Record extracts:
━━━━━━
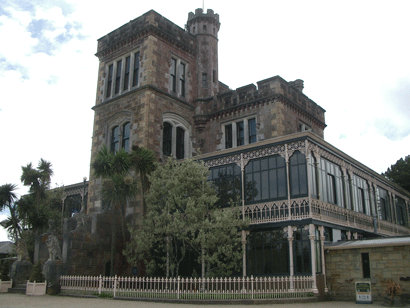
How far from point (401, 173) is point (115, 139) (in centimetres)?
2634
━━━━━━
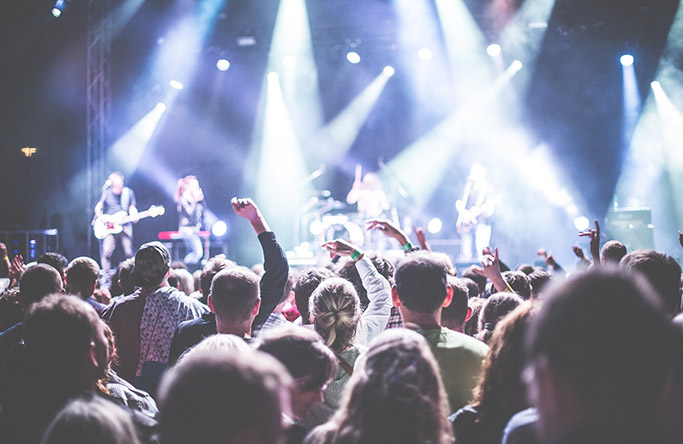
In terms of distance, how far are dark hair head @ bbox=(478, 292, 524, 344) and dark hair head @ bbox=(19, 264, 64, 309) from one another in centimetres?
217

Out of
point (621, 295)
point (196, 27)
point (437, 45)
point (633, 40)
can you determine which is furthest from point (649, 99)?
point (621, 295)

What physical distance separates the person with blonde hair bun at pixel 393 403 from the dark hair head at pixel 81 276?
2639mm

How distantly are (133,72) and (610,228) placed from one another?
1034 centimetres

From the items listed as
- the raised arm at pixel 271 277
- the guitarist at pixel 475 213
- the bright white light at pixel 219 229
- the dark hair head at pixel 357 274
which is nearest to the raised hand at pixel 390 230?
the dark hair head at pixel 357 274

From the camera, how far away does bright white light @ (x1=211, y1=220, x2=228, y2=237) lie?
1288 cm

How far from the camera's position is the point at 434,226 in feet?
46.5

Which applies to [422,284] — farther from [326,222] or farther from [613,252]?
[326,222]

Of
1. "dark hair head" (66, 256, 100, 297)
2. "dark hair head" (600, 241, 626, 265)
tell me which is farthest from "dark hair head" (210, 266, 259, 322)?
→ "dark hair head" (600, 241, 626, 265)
━━━━━━
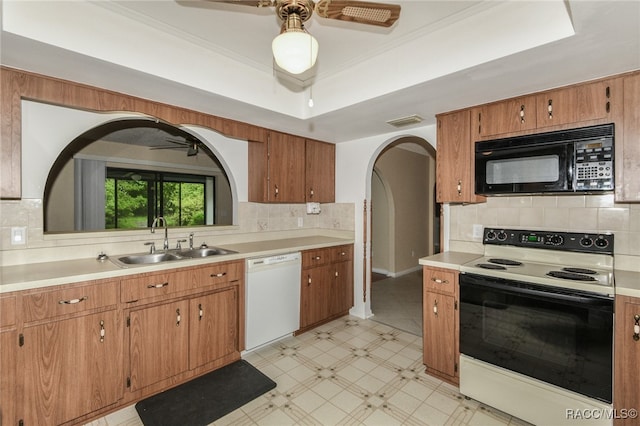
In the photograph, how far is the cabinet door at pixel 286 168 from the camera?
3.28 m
━━━━━━
Exercise task: Render the stretch from the line containing "In terms of" through the line containing "1034 centimetres" as a JSON list of strings, one string per line, with blank lines left out.

Reply:
[
  "In terms of distance, how far are dark hair head @ bbox=(478, 292, 524, 344) and dark hair head @ bbox=(19, 264, 64, 309) from one another in centimetres?",
  "217",
  "Out of",
  "point (621, 295)",
  "point (196, 27)",
  "point (437, 45)",
  "point (633, 40)",
  "can you determine which is furthest from point (649, 99)?",
  "point (621, 295)",
  "What physical distance separates the person with blonde hair bun at pixel 393 403 from the dark hair head at pixel 81 276?",
  "2639mm",
  "How distantly are (133,72) and (610,228) placed from one another?",
  "1034 centimetres"
]